NTSB: One Check Valve May Not Be Enough to Keep Your Vessel Afloat
An open overboard shutoff valve and a failed verify valve led to the sinking of a laid-up towboat at a yard in New Orleans final yr, the NTSB has concluded.
At about 0600 within the morning on June 25, 2023, an worker discovered the towboat Joanne Marie itemizing closely and partially flooded on the Bollinger Quick Repair Shipyard exterior New Orleans. The ship was in layup on the time, with out energy or crew, and nobody was injured within the partial sinking.
The Joanne Marie was an occasional-use vessel for the operator, performing fleeting operations as wanted and shutting down between jobs. On June 23, two days earlier than the incident, the crew introduced the towboat again to her customary layberth and tied up subsequent to a different towboat. The port captain got here on board and helped with shutting down and buttoning up the boat for an indefinite keep. The process included tightening the shaft packing glands to no-drip, however gas tank crossover valves and overboard shutoff valves have been left open. This was a matter of routine observe and didn’t violate firm process.
Early within the morning of June 25, an organization worker seen that Joanne Marie was itemizing closely and known as the port captain. The vessel was partly submerged on the stern, itemizing to port, and touching the underside on the port quarter. (Luckily the canal was solely 15 toes deep.)
Under the circumstances, the injury was comparatively restricted. Joanne Marie’s port aspect was submerged as much as the highest of the principle deck stage, however the vessel was steady and had launched only some gallons of gas into the atmosphere. The crew plugged the gas vents, and a heavy elevate crane was known as in to refloat the ship. By 1600 the identical day, Joanne Marie was efficiently refloated.
Both of Joanne Marie’s major engines and diesel turbines have been broken, together with a few of her electrical gear and her crew areas. The price of restore got here to about $175,000.

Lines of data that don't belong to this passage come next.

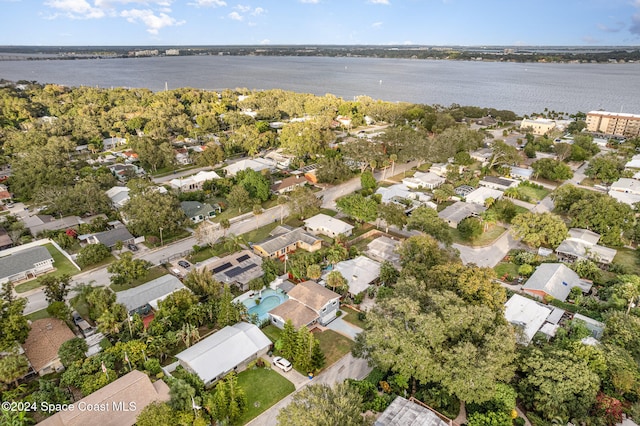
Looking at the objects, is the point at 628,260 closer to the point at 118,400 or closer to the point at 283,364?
the point at 283,364

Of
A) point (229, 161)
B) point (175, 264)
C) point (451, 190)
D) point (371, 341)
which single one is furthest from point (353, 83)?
point (371, 341)

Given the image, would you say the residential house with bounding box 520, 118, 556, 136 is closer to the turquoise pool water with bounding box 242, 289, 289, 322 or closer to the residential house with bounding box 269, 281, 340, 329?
the residential house with bounding box 269, 281, 340, 329

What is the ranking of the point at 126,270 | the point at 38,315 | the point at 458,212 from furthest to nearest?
the point at 458,212, the point at 126,270, the point at 38,315

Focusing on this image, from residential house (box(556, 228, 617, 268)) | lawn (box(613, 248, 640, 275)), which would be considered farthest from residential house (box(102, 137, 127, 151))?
lawn (box(613, 248, 640, 275))

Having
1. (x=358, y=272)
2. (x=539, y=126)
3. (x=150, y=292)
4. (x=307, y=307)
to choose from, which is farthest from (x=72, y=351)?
(x=539, y=126)

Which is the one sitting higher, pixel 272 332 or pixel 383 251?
pixel 383 251
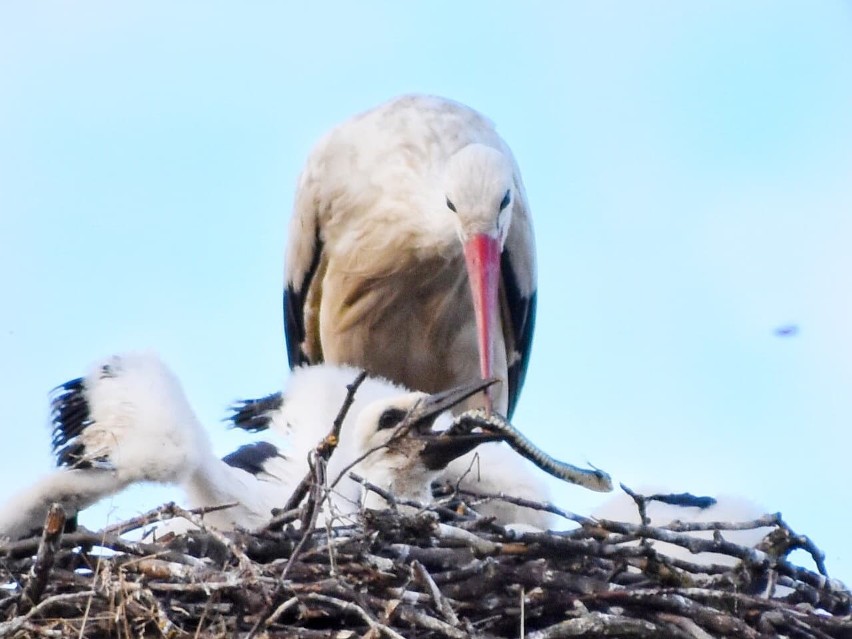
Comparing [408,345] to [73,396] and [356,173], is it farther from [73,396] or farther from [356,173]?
[73,396]

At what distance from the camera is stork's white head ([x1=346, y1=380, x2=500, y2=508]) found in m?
4.59

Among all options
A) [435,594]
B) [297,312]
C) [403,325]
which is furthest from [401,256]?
[435,594]

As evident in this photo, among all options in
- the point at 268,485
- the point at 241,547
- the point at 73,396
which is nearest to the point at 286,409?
the point at 268,485

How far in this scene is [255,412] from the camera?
5.50 m

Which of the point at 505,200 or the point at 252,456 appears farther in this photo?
the point at 505,200

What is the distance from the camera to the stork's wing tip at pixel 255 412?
540 cm

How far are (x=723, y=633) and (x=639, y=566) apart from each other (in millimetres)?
247

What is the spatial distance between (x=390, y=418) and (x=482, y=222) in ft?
2.73

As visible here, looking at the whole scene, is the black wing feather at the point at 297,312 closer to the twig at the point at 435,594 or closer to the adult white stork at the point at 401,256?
the adult white stork at the point at 401,256

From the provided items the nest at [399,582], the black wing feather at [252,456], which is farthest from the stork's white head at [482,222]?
the nest at [399,582]

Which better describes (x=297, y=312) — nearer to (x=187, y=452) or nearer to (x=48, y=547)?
(x=187, y=452)

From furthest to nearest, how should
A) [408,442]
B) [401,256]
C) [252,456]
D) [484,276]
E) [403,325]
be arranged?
1. [403,325]
2. [401,256]
3. [484,276]
4. [252,456]
5. [408,442]

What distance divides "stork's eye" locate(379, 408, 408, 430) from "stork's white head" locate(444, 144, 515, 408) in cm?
56

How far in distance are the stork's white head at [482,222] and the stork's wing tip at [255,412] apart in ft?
2.20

Investigators got here aboard after the refloat to find out the reason for the sinking. The proprietor’s surveyor used a hose to pressurize every discharge pipe from the skin, and located water leaking from the inlet strainer on the bilge pump on the starboard aspect cofferdam. The piping had a verify valve between the pump and the overboard line, however when the corporate’s engineers opened up the verify valve to take a look, they discovered that an on a regular basis orange wire nut (twist connector for electrical wires) had in some way gotten sucked into the pump and jammed the valve open. Since the ball valve on the discharge line had additionally been left open, there was nothing to stop water from flowing backwards by the road, by the pump, and into the cofferdam.
The wrongdoer: a easy plastic wire nut jamming open the verify valve (USCG)
Ordinarily the discharge pipe was above water, however the vessel had extra gas in her tanks than regular, and was sitting a couple of foot decrease than her ordinary working draft – low sufficient that the discharge would have been at or close to the waterline. Water from a passing vessel’s wake or from a slight record possible flowed again by the road and flooded the engine room.
Since the boat had no energy, her bilge pumps didn’t come on to counteract the flooding. Once the boat began to record, gas would have flowed “downhill” from the starboard aspect tanks into the port aspect tanks by the open crossover valves, including to the buildup of mass on the low aspect of the boat.
Based on lessons-learned, the operator has modified their guidelines for vessel layup to incorporate closing the overboard discharge valve when the vessel has no energy.
“To reduce the potential for flooding, operators should consider closing through-hull fitting valves,” concluded NTSB. “Installing high-water bilge alarms and fire detection systems that remotely alert responsible personnel facilitates the early detection and mitigation of potential safety risks, such as flooding or fire.”